Es de esta forma como salen los trapitos al sol y los políticos que se llenan la boca con los casi veinte años de democracia, remarcan de manera muy evidente que no saben dónde están parados ni qué piensan las nuevas generaciones. Es una manera vulgar de demostrar en pocas palabras que las ansias de poder priman sobre la "representación social". Es decir, no sirve de nada el significado que los cientistas políticos le rinden a este cargo.
Eso demostró -según mi opinión- el abogado, senador y ministro secretario general de gobierno, José Antonio Viera-Gallo Quesney.
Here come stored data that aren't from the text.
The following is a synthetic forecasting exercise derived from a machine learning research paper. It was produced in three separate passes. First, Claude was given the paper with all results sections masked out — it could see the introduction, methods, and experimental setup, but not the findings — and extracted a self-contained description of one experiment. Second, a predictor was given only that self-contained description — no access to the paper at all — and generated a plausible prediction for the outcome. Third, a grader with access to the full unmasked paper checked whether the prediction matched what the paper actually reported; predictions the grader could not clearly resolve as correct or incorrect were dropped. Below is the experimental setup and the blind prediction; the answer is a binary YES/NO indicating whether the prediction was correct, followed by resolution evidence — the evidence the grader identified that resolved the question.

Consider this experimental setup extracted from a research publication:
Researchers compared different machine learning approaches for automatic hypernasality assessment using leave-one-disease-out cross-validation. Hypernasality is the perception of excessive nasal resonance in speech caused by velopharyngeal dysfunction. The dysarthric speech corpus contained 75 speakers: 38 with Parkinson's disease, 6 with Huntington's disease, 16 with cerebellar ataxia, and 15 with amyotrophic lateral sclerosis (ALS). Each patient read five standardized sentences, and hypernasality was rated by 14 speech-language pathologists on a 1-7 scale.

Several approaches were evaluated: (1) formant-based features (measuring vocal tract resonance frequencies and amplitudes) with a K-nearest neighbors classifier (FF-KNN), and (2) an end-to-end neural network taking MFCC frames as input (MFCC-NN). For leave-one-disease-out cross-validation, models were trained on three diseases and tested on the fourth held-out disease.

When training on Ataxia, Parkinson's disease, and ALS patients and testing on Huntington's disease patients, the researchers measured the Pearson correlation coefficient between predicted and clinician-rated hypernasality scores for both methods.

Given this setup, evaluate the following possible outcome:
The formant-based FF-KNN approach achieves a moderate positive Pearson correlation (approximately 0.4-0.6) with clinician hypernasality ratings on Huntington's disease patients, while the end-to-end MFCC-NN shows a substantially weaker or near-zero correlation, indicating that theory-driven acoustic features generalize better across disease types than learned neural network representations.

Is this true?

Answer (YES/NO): NO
Anteriormente formó parte del MAPU (Movimiento de Acción Popular Unitaria) y es amigo de Gutemberg Martínez (esposo de la senadora DC Soledad Alvear), por ello se entienden esas alianzas y tapaderas en nuestro país. Total, el amiguismo y espaldarazo sobran, al igual que las cuchilladas por la espalda como señala nuestra jerga, coa o como quieran llamarle.
Lo explico de la siguiente forma para que se entienda -por si a alguien le interesa lo que ahora lee-, como una elección presidencial en pleno consejo de curso en un colegio normal. Primero, está el presidente que toma decisiones para la mejora de los alumnos que representa. Así están el vicepresidente, tesorero y secretario, de quienes ya conocemos su función.
Por ende, me detengo en este último porque cumple la función especial de mantener a sus compañeros al tanto de lo que ocurre en cada sesión y por supuesto de los temas y decisiones trascendentes. Para mí, aquello no ocurrió con su visita a la UNIACC. No sabía de todo pero al menos tuvo la decencia de reconocer. De todas formas creo que no lo quedó opción pero no respondía lo necesario, evitaba mucho y no se interesó por satisfacer nuestras dudas porque de lo consultado "no todo le compete".
O asimismo, "no me pregunte a mí, eso no me corresponde" dijo en reiteradas ocasiones. En realidad, si no sabe nisiquiera cuáles son las proyectos de ley que discuten los parlamentarios de qué sirve opinar. No es competente y punto y lo peor, es que LE PAGAMOS POR ESO, pero no a muchos le importa lo suficiente. Todos votan igual, súper democrático: ¡Viva Chile, mierda!